### [Your objective]
Can you reproduce the records below with "obelisk monument" renamed to "stone obelisk" and every other part left unchanged?

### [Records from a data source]
>> start
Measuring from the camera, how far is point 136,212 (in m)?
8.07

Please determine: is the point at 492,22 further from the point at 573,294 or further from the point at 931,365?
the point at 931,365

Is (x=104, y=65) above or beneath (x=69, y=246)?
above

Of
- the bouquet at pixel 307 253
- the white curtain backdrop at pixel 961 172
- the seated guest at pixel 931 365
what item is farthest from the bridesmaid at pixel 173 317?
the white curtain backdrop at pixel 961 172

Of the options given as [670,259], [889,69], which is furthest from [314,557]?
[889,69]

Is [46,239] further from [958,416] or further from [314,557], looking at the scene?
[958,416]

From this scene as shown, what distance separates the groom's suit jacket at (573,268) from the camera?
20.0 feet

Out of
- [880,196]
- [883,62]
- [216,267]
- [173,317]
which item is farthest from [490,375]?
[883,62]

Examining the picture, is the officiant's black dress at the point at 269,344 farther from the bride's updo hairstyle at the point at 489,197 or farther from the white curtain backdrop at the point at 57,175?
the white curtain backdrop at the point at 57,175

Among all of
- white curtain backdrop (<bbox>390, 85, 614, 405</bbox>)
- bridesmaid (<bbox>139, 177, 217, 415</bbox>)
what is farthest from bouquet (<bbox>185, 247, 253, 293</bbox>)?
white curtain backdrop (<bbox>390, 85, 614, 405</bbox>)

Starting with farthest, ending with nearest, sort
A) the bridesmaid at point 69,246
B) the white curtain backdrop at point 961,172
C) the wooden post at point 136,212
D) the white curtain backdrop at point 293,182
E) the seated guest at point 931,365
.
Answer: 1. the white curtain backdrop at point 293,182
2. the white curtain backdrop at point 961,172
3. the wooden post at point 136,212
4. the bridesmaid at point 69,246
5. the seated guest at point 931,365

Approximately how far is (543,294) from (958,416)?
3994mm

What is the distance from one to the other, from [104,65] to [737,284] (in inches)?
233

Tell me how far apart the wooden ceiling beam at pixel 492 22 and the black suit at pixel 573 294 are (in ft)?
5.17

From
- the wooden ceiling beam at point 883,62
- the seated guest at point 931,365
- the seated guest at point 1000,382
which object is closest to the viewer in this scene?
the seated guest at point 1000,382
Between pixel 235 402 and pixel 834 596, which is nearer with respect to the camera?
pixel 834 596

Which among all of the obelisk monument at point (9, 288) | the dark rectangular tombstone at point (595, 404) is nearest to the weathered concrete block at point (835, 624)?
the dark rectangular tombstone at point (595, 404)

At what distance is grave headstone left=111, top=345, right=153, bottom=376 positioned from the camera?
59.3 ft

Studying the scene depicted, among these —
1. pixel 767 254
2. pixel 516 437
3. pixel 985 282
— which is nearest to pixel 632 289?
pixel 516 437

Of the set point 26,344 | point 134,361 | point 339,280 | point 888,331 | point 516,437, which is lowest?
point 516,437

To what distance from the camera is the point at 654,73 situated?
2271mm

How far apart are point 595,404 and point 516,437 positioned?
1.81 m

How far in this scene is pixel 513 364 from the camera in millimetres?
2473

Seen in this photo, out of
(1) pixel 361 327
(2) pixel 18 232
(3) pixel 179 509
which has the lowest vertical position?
>> end
### [Result of the task]
Measuring from the camera, how far is point 136,212 (in m)?
8.07

Please determine: is the point at 492,22 further from the point at 573,294 or further from the point at 931,365?
the point at 931,365

Is (x=104, y=65) above or beneath (x=69, y=246)?
above

Of
- the bouquet at pixel 307 253
- the white curtain backdrop at pixel 961 172
- the seated guest at pixel 931 365
what item is farthest from the bridesmaid at pixel 173 317?
the white curtain backdrop at pixel 961 172

Of the options given as [670,259], [889,69], which is furthest from [314,557]?
[889,69]

Is [46,239] further from [958,416] or further from [314,557], looking at the scene?
[958,416]

From this scene as shown, what distance separates the groom's suit jacket at (573,268) from the camera?
20.0 feet

Out of
- [880,196]
- [883,62]
- [216,267]
- [173,317]
which item is farthest from [490,375]?
[883,62]

Examining the picture, is the officiant's black dress at the point at 269,344 farther from the bride's updo hairstyle at the point at 489,197 or farther from the white curtain backdrop at the point at 57,175?
the white curtain backdrop at the point at 57,175

Among all of
- white curtain backdrop (<bbox>390, 85, 614, 405</bbox>)
- bridesmaid (<bbox>139, 177, 217, 415</bbox>)
what is farthest from bouquet (<bbox>185, 247, 253, 293</bbox>)?
white curtain backdrop (<bbox>390, 85, 614, 405</bbox>)

Starting with farthest, ending with nearest, sort
A) the bridesmaid at point 69,246
B) the white curtain backdrop at point 961,172
C) the wooden post at point 136,212
D) the white curtain backdrop at point 293,182
E) the seated guest at point 931,365
.
Answer: 1. the white curtain backdrop at point 293,182
2. the white curtain backdrop at point 961,172
3. the wooden post at point 136,212
4. the bridesmaid at point 69,246
5. the seated guest at point 931,365

Approximately how far is (543,294) from (958,416)?
3994mm

What is the distance from one to the other, from [104,65] to [737,284] (in inches)?
233

Tell me how far apart the wooden ceiling beam at pixel 492 22 and the black suit at pixel 573 294 are (in ft)?
5.17

From
- the wooden ceiling beam at point 883,62
- the seated guest at point 931,365
- the seated guest at point 1000,382
which object is closest to the viewer in this scene?
the seated guest at point 1000,382
Between pixel 235 402 and pixel 834 596, which is nearer with respect to the camera?
pixel 834 596

Which among all of the stone obelisk at point (9, 288) | the dark rectangular tombstone at point (595, 404) is nearest to the weathered concrete block at point (835, 624)?
the dark rectangular tombstone at point (595, 404)

At what distance is grave headstone left=111, top=345, right=153, bottom=376 positioned from the camera?
59.3 ft

Studying the scene depicted, among these —
1. pixel 767 254
2. pixel 516 437
3. pixel 985 282
— which is nearest to pixel 632 289?
pixel 516 437

Of the set point 26,344 | point 134,361 | point 339,280 | point 888,331 | point 516,437, which is lowest?
point 516,437

To what distance from the camera is the point at 654,73 situated?
2271mm

How far apart are point 595,404 and point 516,437 positioned?
1.81 m

How far in this scene is pixel 513 364 from the camera in millimetres?
2473

Seen in this photo, out of
(1) pixel 361 327
(2) pixel 18 232
(3) pixel 179 509
which has the lowest vertical position?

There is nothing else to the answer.